Pressure builds on burger chains over antibiotics

A report gave failing grades to all but three major burger concepts, including McDonald’s and Burger King.
Photograph courtesy of McDonald's

All but three of 25 burger chains received failing grades in a report card analyzing the antibiotic use in their meat sources, in the latest bit of public pressure from consumer groups over restaurant industry sourcing.

The “Chain Reaction” report, authored by the U.S. Public Interest Research Group and co-authored by several public interest groups such as Consumers Union, the National Resources Defense Council and others, found that most companies lack “meaningful policies” on antibiotic use in their beef supply chains.

Of the 25 burger chains the groups analyzed, only Shake Shack and BurgerFi, two fast-casual burger concepts, received “A” grades for sourcing beef raised without antibiotics. Wendy’s, meanwhile, received a “D-minus” for sourcing 15% of its beef from a producer that has cut one medically important antibiotic by 20%.
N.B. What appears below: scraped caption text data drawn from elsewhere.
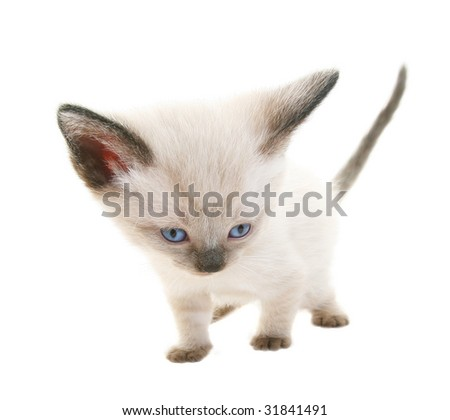 Tiny three week old baby Siamese kitten.  Shot on white background.  Extreme wide angle view.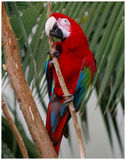 Just Hanging. Colorful Parrot hanging on to branch Royalty Free Stock Photography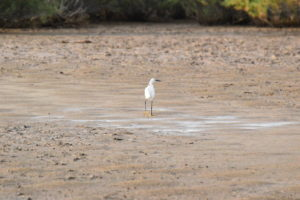 Vendres-plage - Aigrette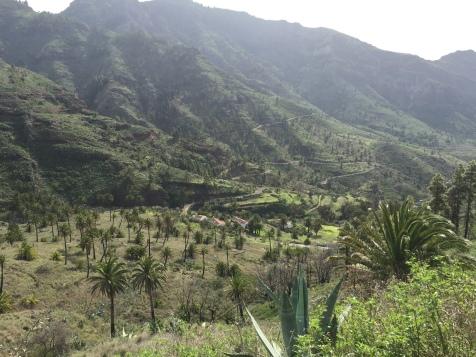 Vallée Benchijigua - La Gomera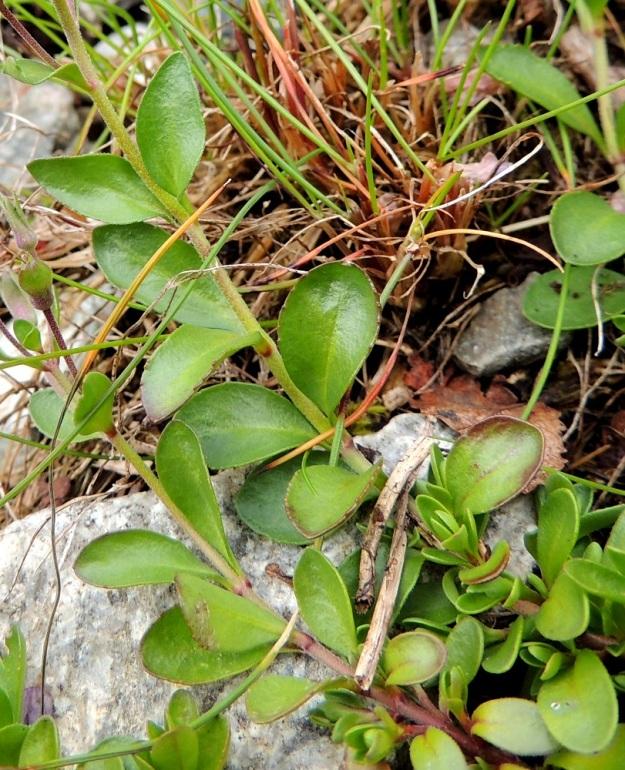 Veronica fruticans - varputädykkeen lehdet ovat vastakkaiset, ruodittomat tai aivan lyhytruotiset ja vihreät sekä kiiltävät ja kaljut tai kaljuhkot. Malliltaan ne ovat vastapuikeat tai soikeahkot ja usein pyöreäpäiset. Pituutta niillä on tavallisesti noin 5-10 mm ja leveyttä leveimmältä kohtaa noin 2-5 mm. EnL, Enontekiö, Kilpisjärvi, Mallan luonnonpuisto, Kalottireitin varsi Iso-Mallan etelärinteellä, Kitsijoen itäpuolen rinnekivikko, 650 m mpy, 19.7.2013. Copyright Hannu Kämäräinen.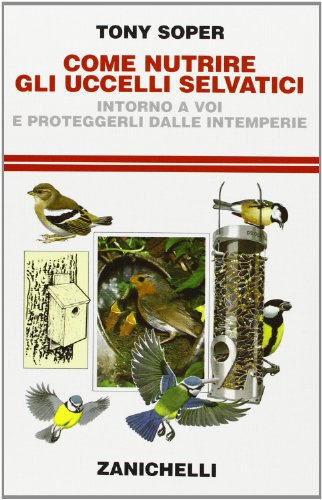 come-nutrire-gli-uccelli-selvatici-intorno-a-voi-e-proteggerli-dalle-intemperie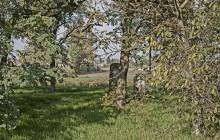 Hejőkeresztúr izraelita temető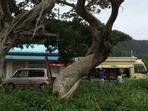 加計呂麻島の巡回図書館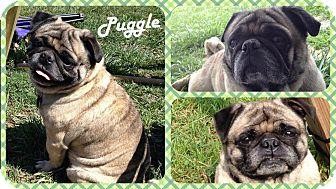 Pug Dog for adoption in DOVER, Ohio - Puggle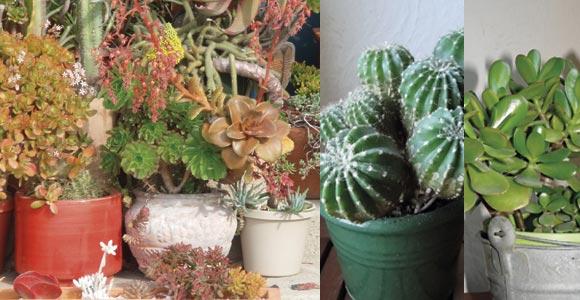 Prot ger ses plantes sur son balcon dans une mini serre for Plantes de balcon en hiver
The remaining chains—McDonald’s, Burger King, Sonic, Jack in the Box, Hardee’s and Carl’s Jr., Wendy’s, Culver’s, Five Guys, Whataburger, In-N-Out Burger, Checkers and Rally’s, Krystal, Smashburger, Freddy’s, A&W, The Habit Burger, Fuddruckers, Steak ‘n Shake, Jack's and Farmer Boys—all received failing grades “for lacking any announced policy to source beef raised without the routine use of antibiotics.”

The use of human antibiotics in livestock is increasingly controversial. Farmers have long used antibiotics to promote growth, but there are mounting concerns that such practices increase the incidence of antibiotic-resistant bacteria.

Consumer and public health groups have been pressuring restaurant chains for years to start sourcing from suppliers that don’t use antibiotics. They argue that 70% of medically important antibiotics sold in the U.S. go to food-producing animals, and 43% of that goes to the beef industry.  

The groups argue that consumers prefer beef raised without antibiotics, citing a Consumer Reports survey that found 60% of consumers are willing to pay more for a burger made from beef raised without antibiotics.

McDonald’s, by far the largest burger chain and largest restaurant chain, argues that it has been working toward reducing antibiotics. It has already started using antibiotic-free chicken in its U.S. restaurants and is working on a policy for beef.

 “Preserving the effectiveness of antibiotics for future generations is highly important to McDonald’s,” the company said in a statement. “McDonald’s is currently finalizing a global antibiotics plan for beef, to begin rollout before the end of 2018.”

BurgerFi has been touting its use of antibiotic-free beef and recently used a “Burgers for Every 1” campaign that was inspired by the fact that just 1% of U.S. beef meets the company’s quality standards.

“BurgerFi’s brand ethos from the beginning has always been that of being naturally better with authentic ingredients for everyone,” BurgerFi CEO Corey Winograd said in a statement.

The fourth annual Chain Reaction report noted that In-N-Out in 2016 publicly said it planned to source beef raised without antibiotics but has yet to follow through.

Three chains—Steak ‘n Snake, Farmer Boys and Fuddruckers—each earned failing grades for having no antibiotics policy, but, according to the report, they each have a burger made with antibiotic-free beef.